I am probably the first person to take this lesson from Murphy’s book, but my conclusion is that effective altruism should be investing more of its efforts into policy in small countries. The competition in politics is proportionately less than in larger nations. Ireland may be a hundred times less influential than America. But it is way more than a hundred times easier to become the Taoiseach of Ireland than the President of America. Ireland’s most selective university is Trinity College, yet neither Haughey nor FitzGerald went there, and they didn’t suffer one iota as a result. Neither did most TDs. This is in stark contrast to the dominance of Oxbridge in the UK and the Ivy League in America. Ireland gives lots of second chances.

Small countries can be a policy sandbox for the rest of the world. Haughey had a number of international admirers and had some interaction with the American political system, particularly Ted Kennedy and the other ‘Four Horsemen’ in Congress that represented Irish-American interests. Ireland is an international model for economic liberalisation. Deng Xiaoping’s economic policy was influenced by a delegation that he sent to the Shannon special economic zone, not far from where my father grew up.

Ideas diffuse quickly among Irish elites because there are so few of them. The pivot to the Tallaght Strategy in 1987 was rapid, and there are many examples of single thinkers or blogs and newspapers having a big influence. Small countries have many more legislators per capita, who are correspondingly more accessible. Anyone can walk into the office of their local TD, though approximately no one uses this opportunity to make an intellectually rigorous argument about how to achieve some policy goal. The structure of international institutions is such that smaller nations have a disproportionate influence; Ireland is relatively influential in the EU and UN.

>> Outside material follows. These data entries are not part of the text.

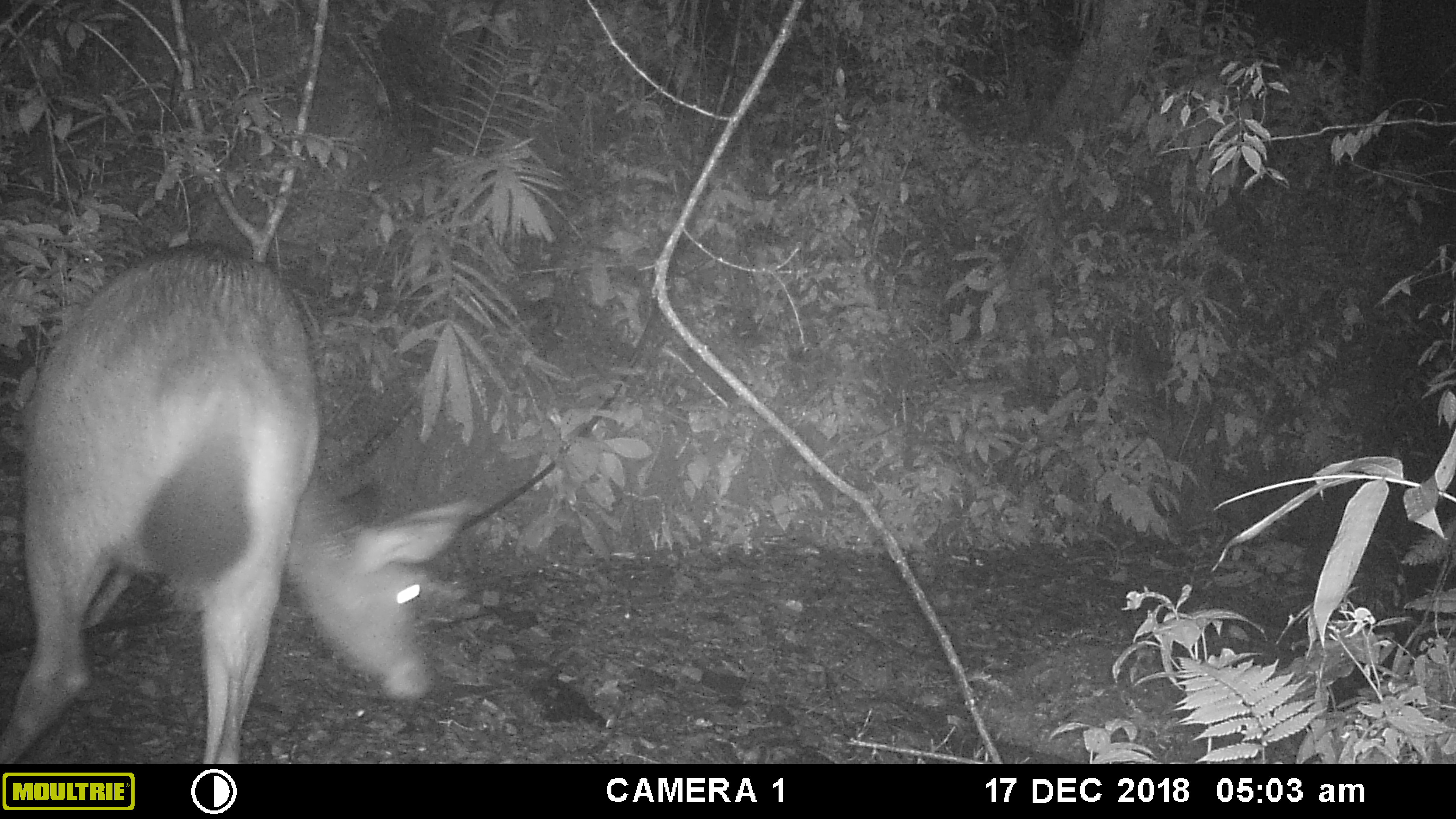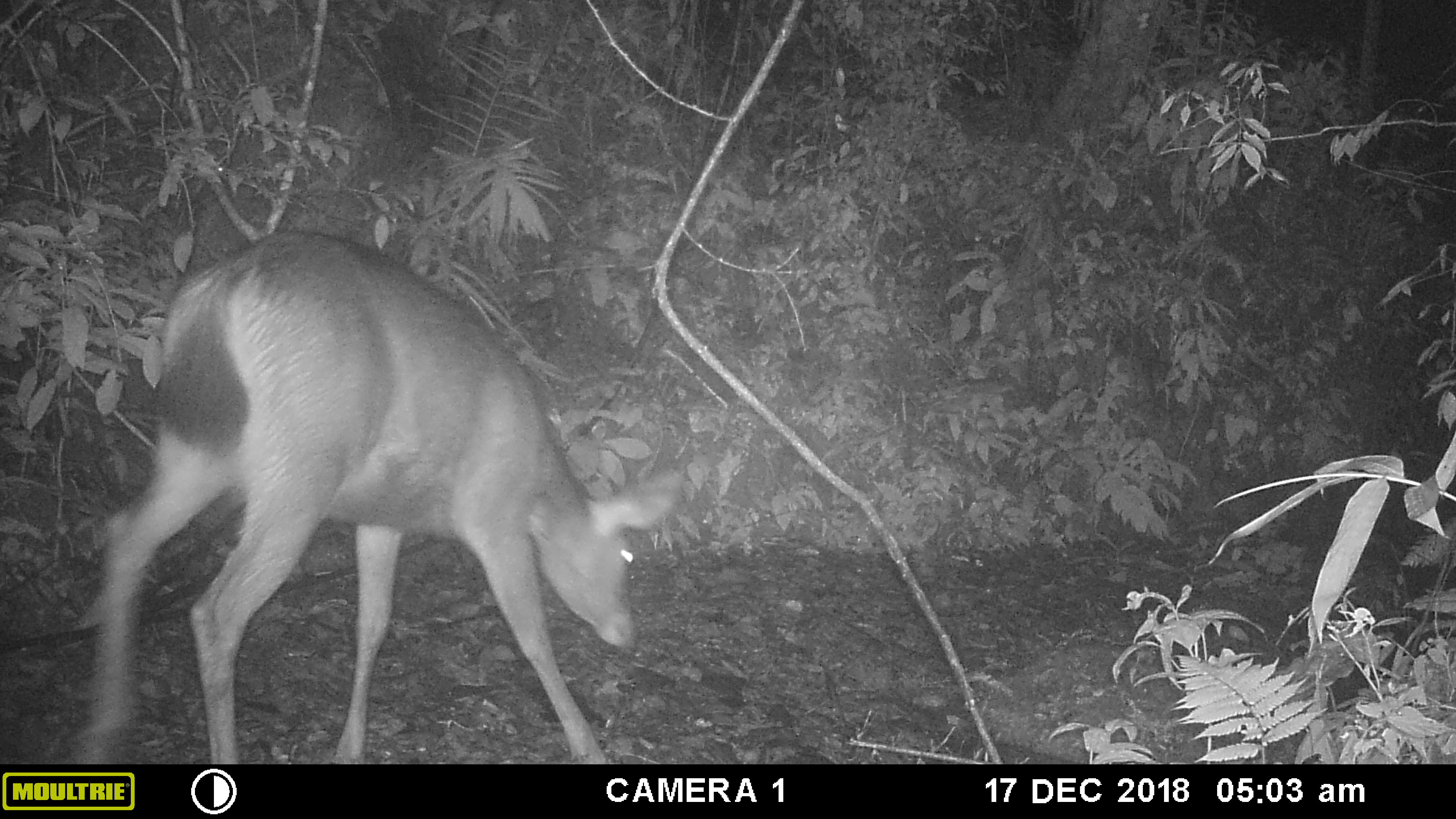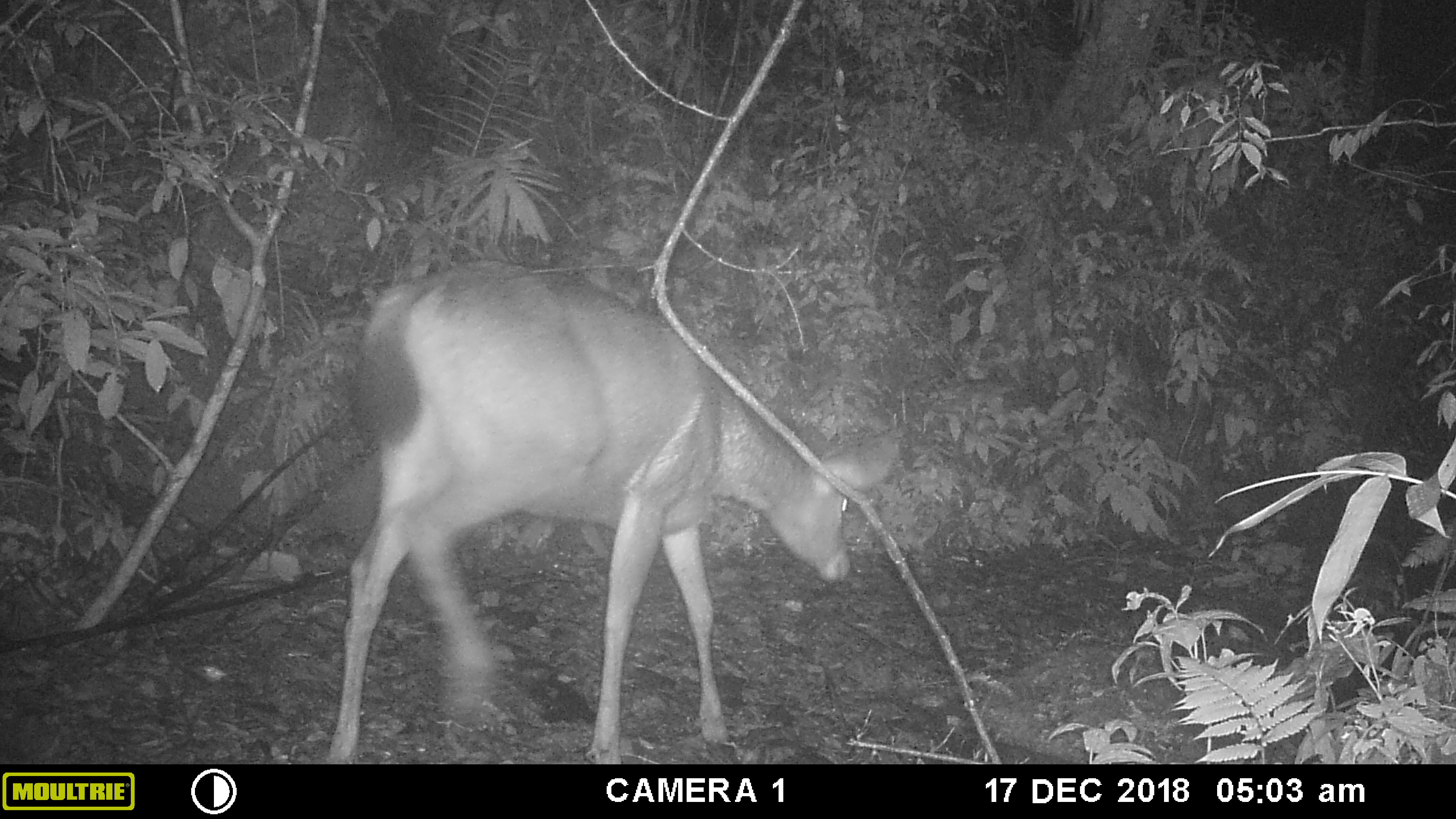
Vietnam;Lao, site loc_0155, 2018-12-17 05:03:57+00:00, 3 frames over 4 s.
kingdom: Animalia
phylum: Chordata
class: Mammalia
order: Artiodactyla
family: Cervidae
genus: Rusa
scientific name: Rusa unicolor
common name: sambar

Gary Murphy has come to know Charles Haughey about as well as it is possible to know a man that he never met. I can’t especially recommend his book, unless you are really into Irish political history. But if you are, it’s a delight. Ireland is a nation obsessed with its history, arguably excessively so. My grandmother would talk your ear off about Haughey’s scandals, some thirty years later.

There are many good books about Irish history. This is one of them.